Bus station – A brief encounter
I’m waiting at the bus station, when his image flows into my retina, and burns my flesh, while I grasp for the cold air and close my eyes to reduce the ashes. The gravity of his voice pulling down the mass of each word strikes like a a thunder in my brain: “Arianna, Is that you?” Julio says. I violently grasp the control of my full-size and noise control headphones, and turn volume to max. Then I lost it all.
Hospital – Getting back together
“Arianna, you are in the hospital. You had a panic attack, and lost your consciousnesses while waiting for the bus,” says Julio. “You will be fine.”
“What happened to you? I was terrified when you left me. I looked for you to come back. Six long months passed with no sign of you.”
“I know, I know,” she says. “I could not get used with the thought of a marriage, a normal family life, it is suffocating.”
“How do you know? You never had one,” says Julio.
“I’m always running around from place to place, from people to people like a butterfly. New places, new faces. This is who I am and I have my reasoning behind all this,” says Arianna.
“I will get used to it,” says Julio. “I will adapt. I want to be with you.”
“I thought out of two of us you are the smart one. I know I will be safe with you. I don’t know if you will be safe with me,” says Arianna.
Julio smiles and touches her hair. “I’ll take my chances. Always with you. I believe in you completely. Whatever issues you have, we will find a way out.”
Wedding night – The Crash
This night is special. I am so eager to wait for the first dance with my new husband.
I remember the day I left Julio only to meet him few months later while waiting for the bus. Who doesn’t believe in destiny? At hospital, I decided to give it ago and marry him.
Julio touches my cheeks, brings his lips to my right ear and softly says, “I’m here, I’m here.
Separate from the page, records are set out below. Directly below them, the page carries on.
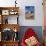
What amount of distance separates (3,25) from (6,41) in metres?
0.52

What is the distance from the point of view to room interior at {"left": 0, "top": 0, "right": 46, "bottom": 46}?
5.04 metres

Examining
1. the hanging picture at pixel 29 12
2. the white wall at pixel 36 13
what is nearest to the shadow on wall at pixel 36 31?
the white wall at pixel 36 13

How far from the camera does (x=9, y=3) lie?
5.14 metres

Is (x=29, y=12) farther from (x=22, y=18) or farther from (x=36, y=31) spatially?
(x=36, y=31)

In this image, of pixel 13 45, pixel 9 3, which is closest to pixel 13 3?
pixel 9 3

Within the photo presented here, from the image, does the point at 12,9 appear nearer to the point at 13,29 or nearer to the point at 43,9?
the point at 13,29

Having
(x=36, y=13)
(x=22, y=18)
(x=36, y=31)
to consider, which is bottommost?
(x=36, y=31)

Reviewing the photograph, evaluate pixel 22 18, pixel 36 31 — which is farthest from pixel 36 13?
pixel 36 31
Hanging in the tree.”
A crack in my moral fiber let the fear break the societal iceberg of immutable law: Do not harm.
The crack metamorphosed into a wide hole, and I welcomed my rage volcano to erupt. It was too late to run again. The hell broke loose. His red blood cells are staining my deep white wedding dress.
Sanatorium – The Cure
“Hi Arianna, glad you’re back to our reality. I have with me Dr. Ray from Artificial Intelligence department,” says the doc.
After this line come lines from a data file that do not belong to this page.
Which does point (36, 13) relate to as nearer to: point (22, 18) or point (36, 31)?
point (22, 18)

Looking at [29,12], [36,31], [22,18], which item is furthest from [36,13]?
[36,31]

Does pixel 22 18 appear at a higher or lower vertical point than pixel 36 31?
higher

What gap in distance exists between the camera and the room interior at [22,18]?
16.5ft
Doc, I killed him. I killed Julio. He sang the beast song, and I couldn’t stop.
“Arianna, you didn’t kill anybody. You were just living in a virtual reality. It is part of our new diagnostic and treatment process.
We hooked up you to our virtual brain. It has access and learns from your memory. Its neural networks are flexible to detect people important to the patient, and create high intensity scenarios to attract mental psychosis. As you said, the beast feeds out from any emotional vibration.
Julio’s memory became a bait for the beast to take form. The goal was for you to directly confront the beast and take action. And you did that, yes in a violent way, but nevertheless successfully. Congratulations. You’re cured,” says the doc.
Doc goes to Arianna and gives her a hug good-bye before he leaves the room. “I have to go now Arianna, I have another patient waiting.” Doc leaves the room smiling and humming along: “Waiting for you, to bring my feast.”